Support vector machines in the brain

Author: The Little Dream, Created: 2017-03-23 12:18:01, Updated:

Support vector machines in the brain

Support vector machine (SVM) is an important machine learning classifier that cleverly uses non-linear transformations to project low-dimensional features into high-dimensional ones to perform more complex classification tasks (up-dimensional knocks). SWM seems to use a mathematical gimmick that just happens to match the mechanisms of brain coding, as we can read from a 2013 Nature paper that the surface connection between understanding deep machine learning and how the brain works is the use of machine learning to study the brain.

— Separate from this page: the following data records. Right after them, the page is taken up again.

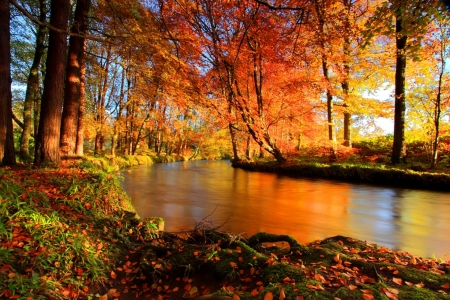 River in Autumn Forest - autumn, river, foliage, nature, forest, fall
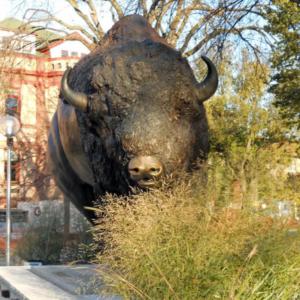 buffalo sculpture park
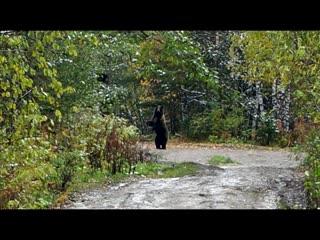 Bear iremel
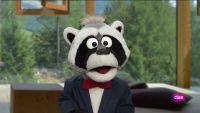 'Está mapachando' - Animales de anuncio y más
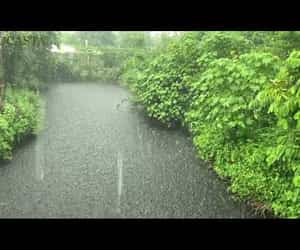 rain, relaxing sounds, and heavy thunder image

The importance of mixed selectivity in complex cognitive tasks (by Omri Barak al.)

  • SVM

    The first process is called encoding, the second process is called decoding, and the real purpose of neural encoding is to decode the decision. So, using machine learning's visual code, the easiest way to do it is to use a classifier, or even a logistic model, a linear classifier, which treats the input signals according to certain characteristic categories.

    So let's see how the neural coding works, first of all, the neuron can basically be thought of as an RC circuit that adjusts the resistance and capacitance according to the external voltage, if the external signal is large enough, it conducts, otherwise it closes, and represents a signal by the frequency of discharge in a certain time. And we talk about coding, often doing a discrete processing of time, assuming that in a small time window, this rate of discharge is constant, so that a neural network in this time window the rate of discharge of cells in this time window can be seen together as a N-dimensional quantity, N is the individual neuron, this N-dimensional quantity, we call it the coding numerator, it can express the image of the animal seen, or the sound heard, which will cause the corresponding external-expression of the neural cortex network.

    img

    Graph: The longitudinal axis is the cell, the horizontal axis is the time, and the graph shows how we extract the neural code.

    First, we enter this N-dimensional space labeled by the N-dimensional vector, and then we give all possible combinations of tasks, such as showing you a thousand images assuming these images represent the whole world, marking each time we get the neural code as a point in this space, and finally we use vector algebraic thinking to see the dimension of the subspace that this thousand points make up, which is defined as the true dimension of the neural representation. I assume that all points are actually on a piece of this N-dimensional space, so this representation is one-dimensional, which is equivalent to if all points are on a two-dimensional side of a high-dimensional space, then it is two-dimensional.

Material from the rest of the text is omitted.